(Prompt):
Below are the entries; return exactly the line with "phylum: Chordata" and every later line, without anything else.

Source material Block Start

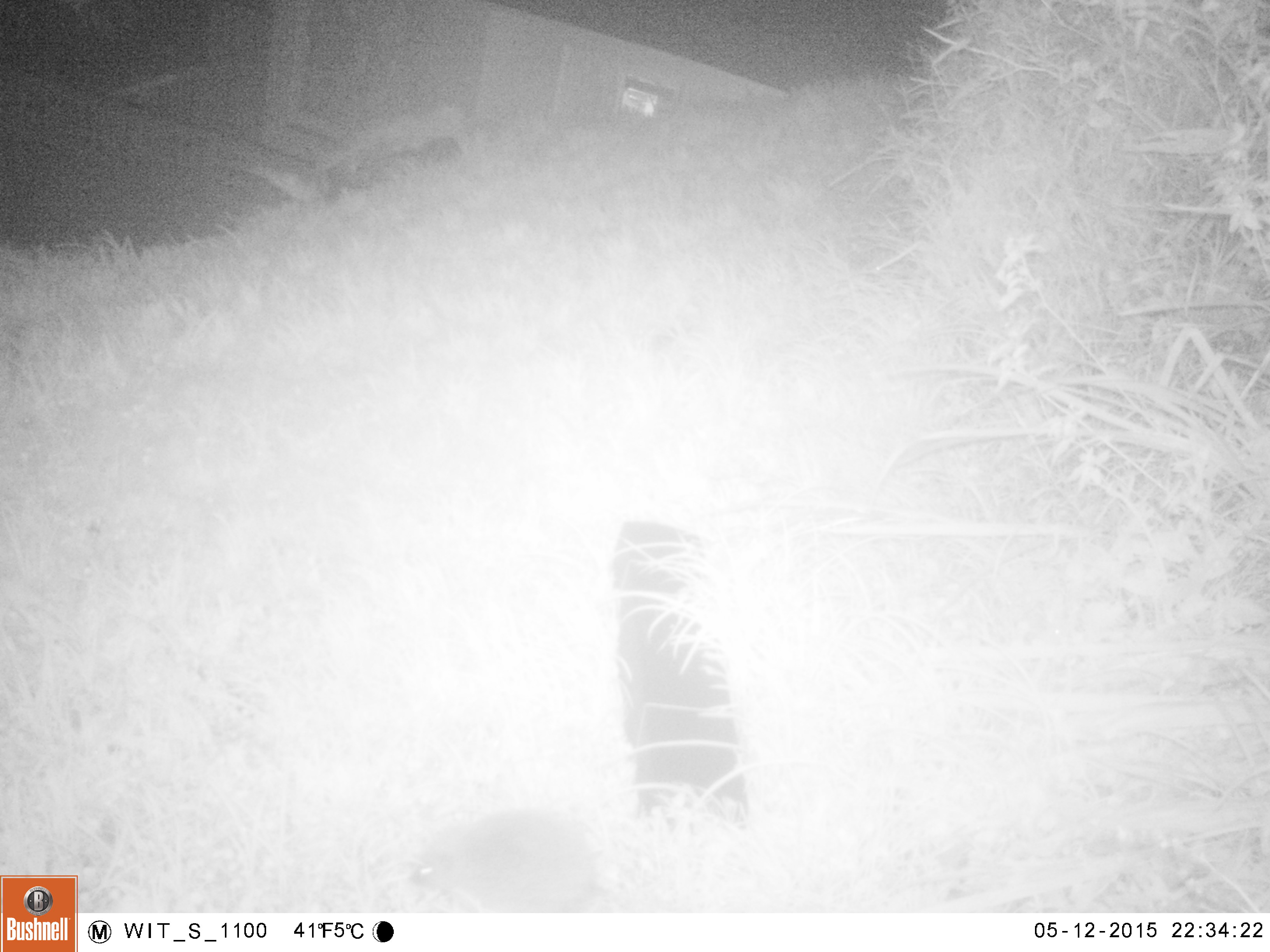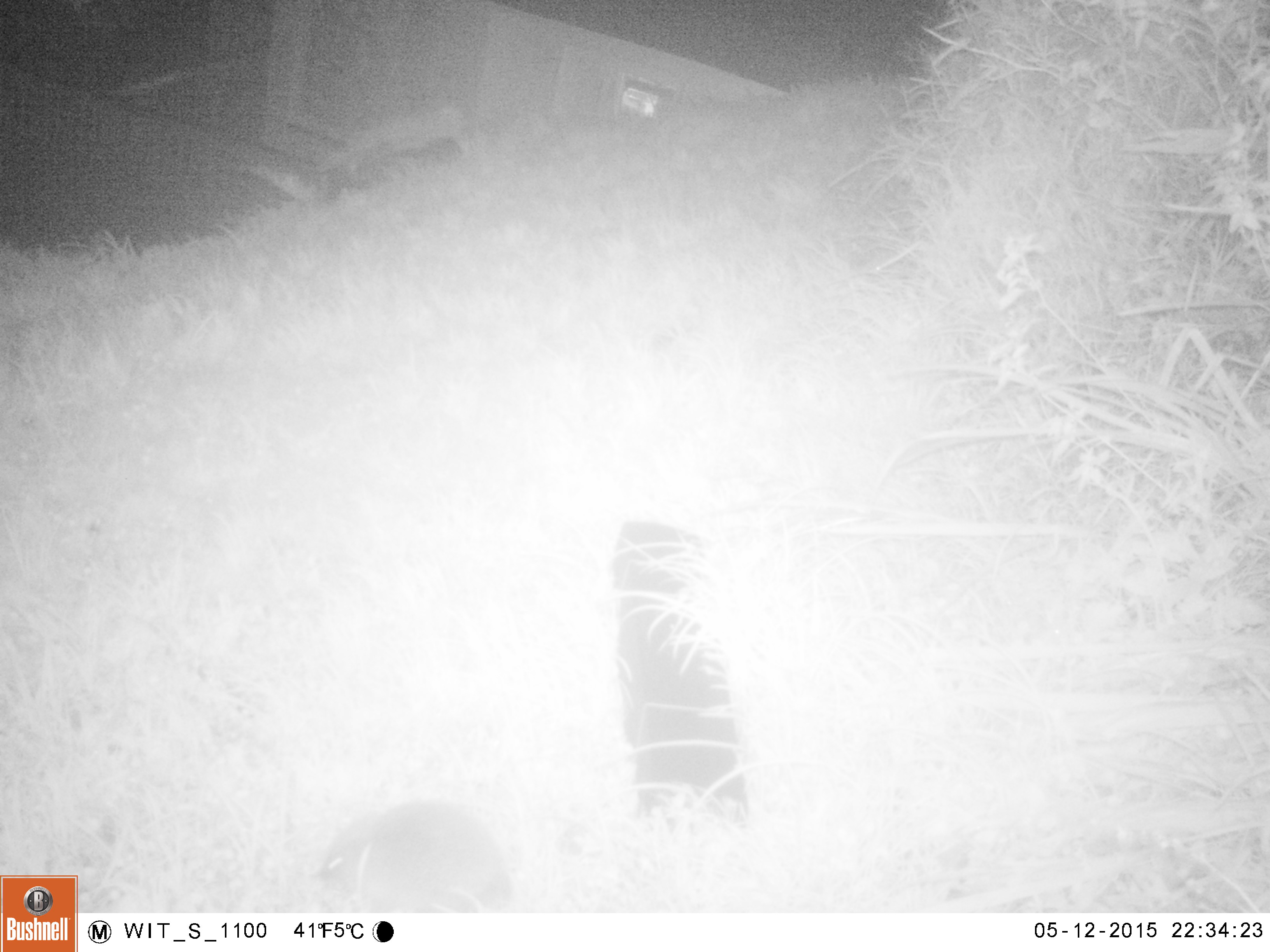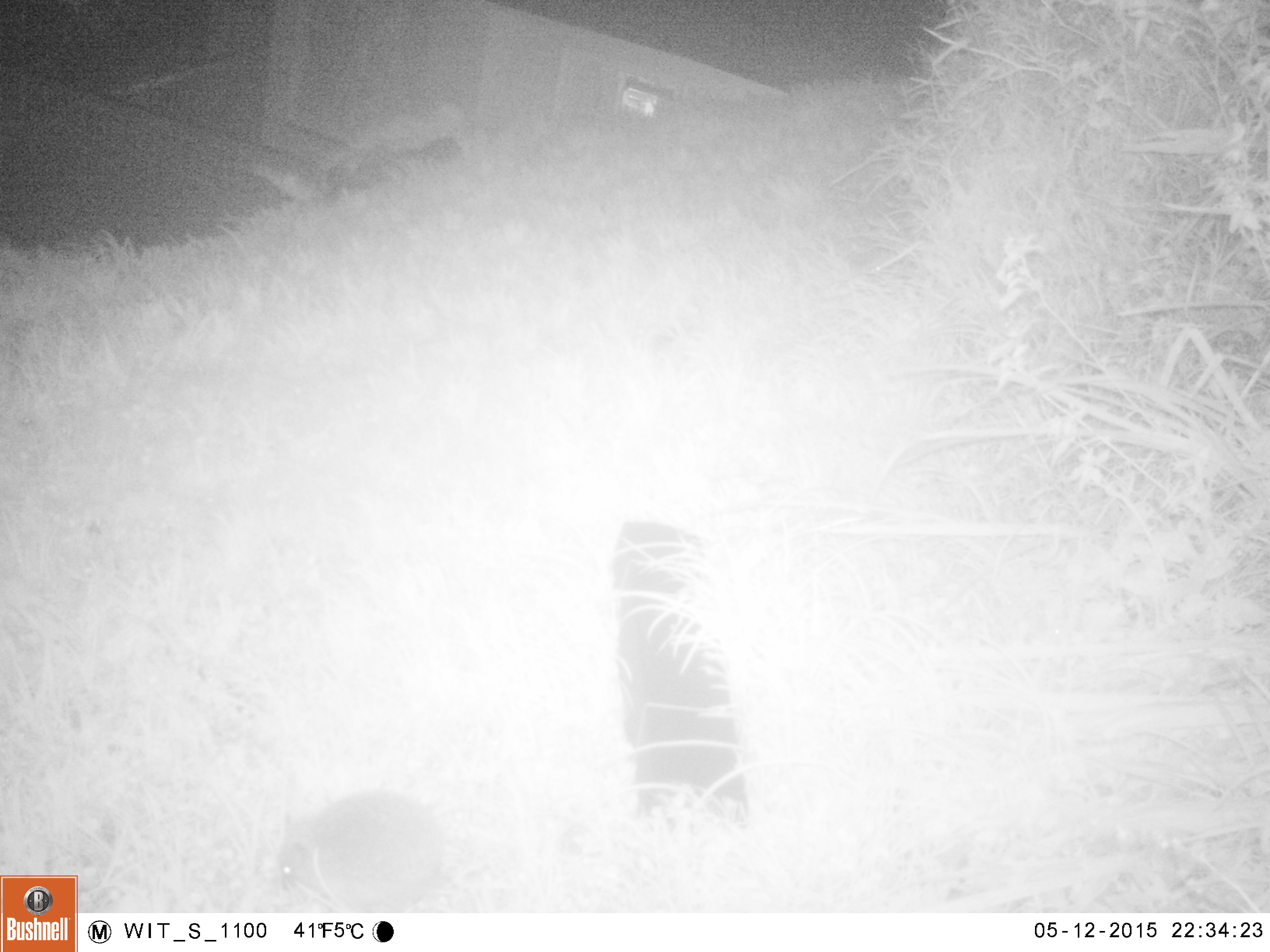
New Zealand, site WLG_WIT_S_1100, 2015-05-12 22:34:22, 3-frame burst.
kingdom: Animalia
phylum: Chordata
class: Mammalia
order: Eulipotyphla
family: Erinaceidae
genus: Erinaceus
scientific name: Erinaceus europaeus europaeus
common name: european hedgehog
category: hedgehog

Source material Block End

(Response area):
phylum: Chordata
class: Mammalia
order: Eulipotyphla
family: Erinaceidae
genus: Erinaceus
scientific name: Erinaceus europaeus europaeus
common name: european hedgehog
category: hedgehog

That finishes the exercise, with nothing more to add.